Letzte Woche zeigte die Klasse 10c der Waldschule Degerloch vollen Einsatz auf dem jüdischen Friedhof in Hochberg: Seit Jahren mit Efeu zugewachsene Grabsteine wurden sorgfältig von der Pflanze befreit und erstmalig wieder sichtbar gemacht. Sieben 120-Liter-Abfallsäcke wurden mit Efeuschnitt gefüllt und in Oßweil auf dem Häckselplatz entsorgt. Die Arbeit musste mit Fingerspitzengefühl durchgeführt werden, denn die Sandsteingrabsteine sind empfindlich: Die Abschieferung bei den Steinen ist teilweise weit fortgeschritten.

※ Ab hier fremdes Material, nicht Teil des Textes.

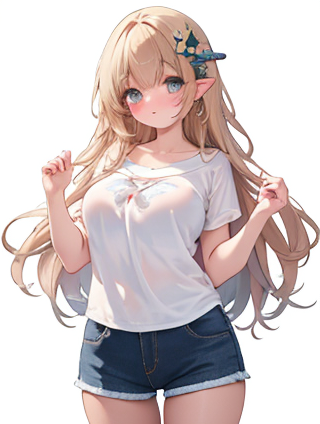 精准的情感分析服务：价格、价值与选择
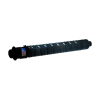Ricoh IM C3510H (842509) cyan toner (original)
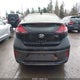 KMHC65LCXKU167889 2019 Hyundai Ioniq Hybrid Blue auction photo thumbnail 16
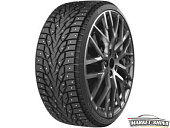 Winter X Pro Studs 77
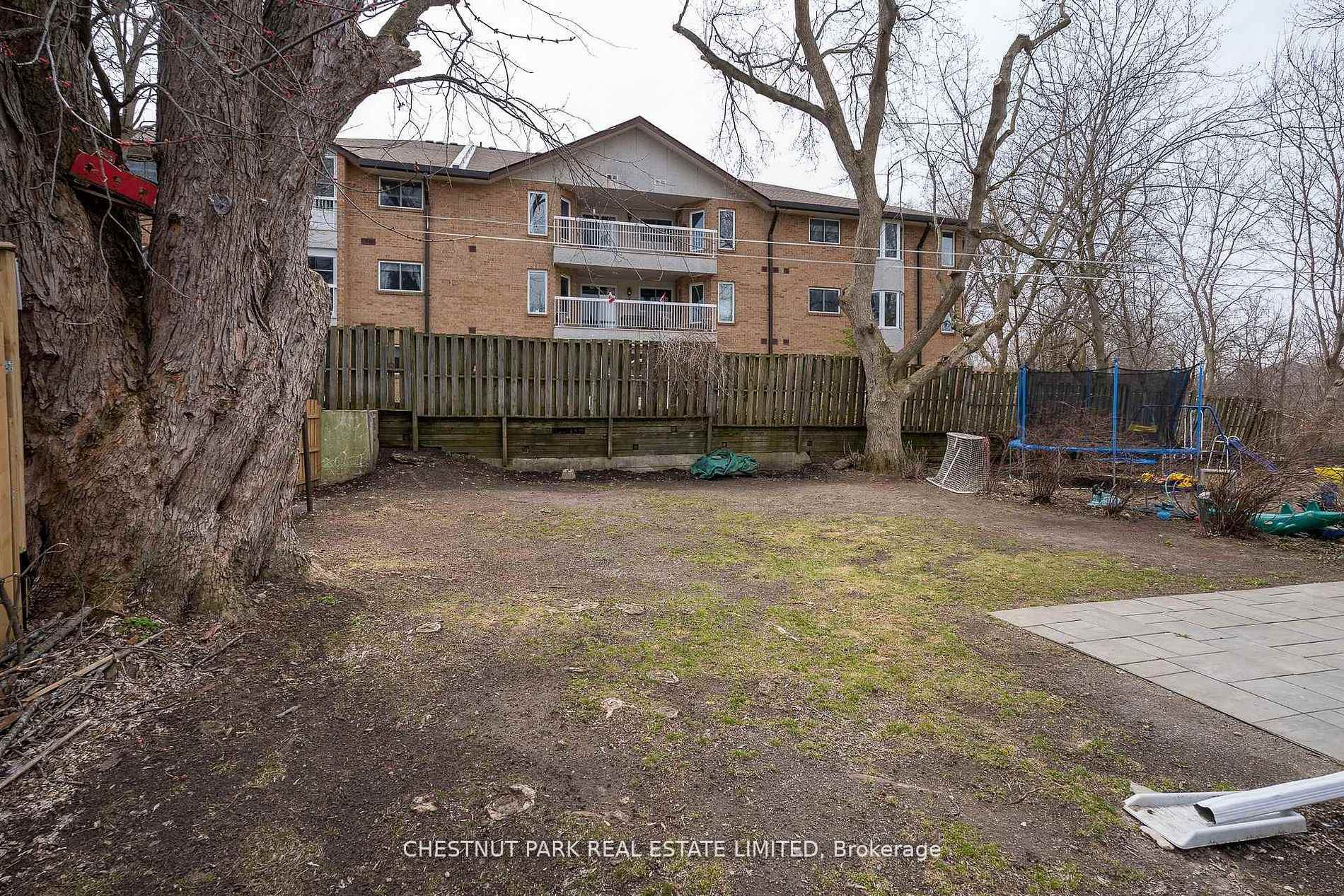 4 Bedroom Other's Image 18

Die Oberfläche der Steine löst sich in Schichten allmählich ab. Hauptursache ist der Frost-Tau-Wechsel: Wasser, das in die Poren des Sandsteins eindringt und bei Frost gefriert, dehnt sich aus und sprengt kleine Teile des Steins ab. Vorsichtig wurde daher das Efeu entfernt, ohne den Stein zu beschädigen.

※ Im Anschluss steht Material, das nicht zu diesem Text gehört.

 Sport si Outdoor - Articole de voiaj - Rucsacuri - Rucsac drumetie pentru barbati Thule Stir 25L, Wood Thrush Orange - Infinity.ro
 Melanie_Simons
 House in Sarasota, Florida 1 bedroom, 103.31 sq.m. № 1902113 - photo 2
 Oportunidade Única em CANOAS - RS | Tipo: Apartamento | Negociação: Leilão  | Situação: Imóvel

An der Waldschule muss jeder Schüler bzw. Schülerin pro Schuljahr individuell oder im Klassenverband mindestens 10 Stunden gesellschaftliches Engagement nachweisen. Die Klasse 10c hatte als Klassenprojekt die Aktion auf dem jüdischen Friedhof gewählt. Motivierend für die Schüler war auch das Entdeckergefühl: Grabinschriften und künstlerische Gestaltungen der Steine aus der 1. Hälfte des 19. Jahrhunderts wurden durch die Arbeit wieder sichtbar gemacht. Herzlichen Dank für den Einsatz!
Am vergangenen Sonntag gab es erstmals eine Busrundfahrt zu den Orten jüdischer Spuren in Remseck. Die Veranstaltung kam sehr gut an. Die Plätze waren schnell ausgebucht und wir mussten einige Anmeldungen leider zurückweisen. Wir werden das Angebot daher im nächsten Jahr wiederholen. Der erste Stopp war in Neckarrems an der Ecke Dorfstraße/Am Remsufer. Bis 1967 hieß „Am Remsufer“ Judengasse, weil die Straße ursprünglich als sog. Richtungsgasse nach Hochberg zur nächsten jüdischen Gemeinde verwies. In Hochberg besichtigte die Gruppe den jüdischen Friedhof und die ehemalige Synagoge. In Neckargröningen hielt man am Pfarrhaus neben der Martinskirche. Dort war von 1877 bis 1879 ein sog. Proselytenasyl der „Württembergischen Mission unter Israel“ untergebracht. Getaufte Juden aus dem heutigen Moldawien erhielten hier eine Ausbildung zum Missionar, um anschließend in Nordamerika zu wirken. Die letzte Station der Fahrt war Aldingen: Hier wurden die ehemalige Synagoge in der Kirchstraße 15, das „Pfaffenhaus“ bei der Margarethenkirche, in dem ursprünglich der jüdische Betsaal untergebracht war, das Gebäude mit dem Ritualbad „Mikwe“ in der Neckarstraße, die zeitweilige jüdische Gastwirtschaft „Ochsen“ in der Kornwestheimer Straße und das ursprüngliche jüdische Schulhaus aufgesucht. In der Mitte des 19. Jahrhunderts hatte die Hochberger jüdische Gemeinde 300 Mitglieder, in Aldingen waren es 100. Die Aldinger Gemeinde entstand 1729, in Hochberg ließ sich die erste jüdische Familie 1760 nieder. Die letzten Juden verließen Aldingen 1878, Hochberg 1939. An beiden Orten war der ursprünglich reichsritterschaftliche Charakter der Herrschaft ursächlich für die Bildung jüdischer Gemeinden. Die Ortsherren siedelten jüdische Familien gegen hohe Aufenthaltsgebühren an, um sich ihre kleine adlige Ortsherrschaft zu finanzieren.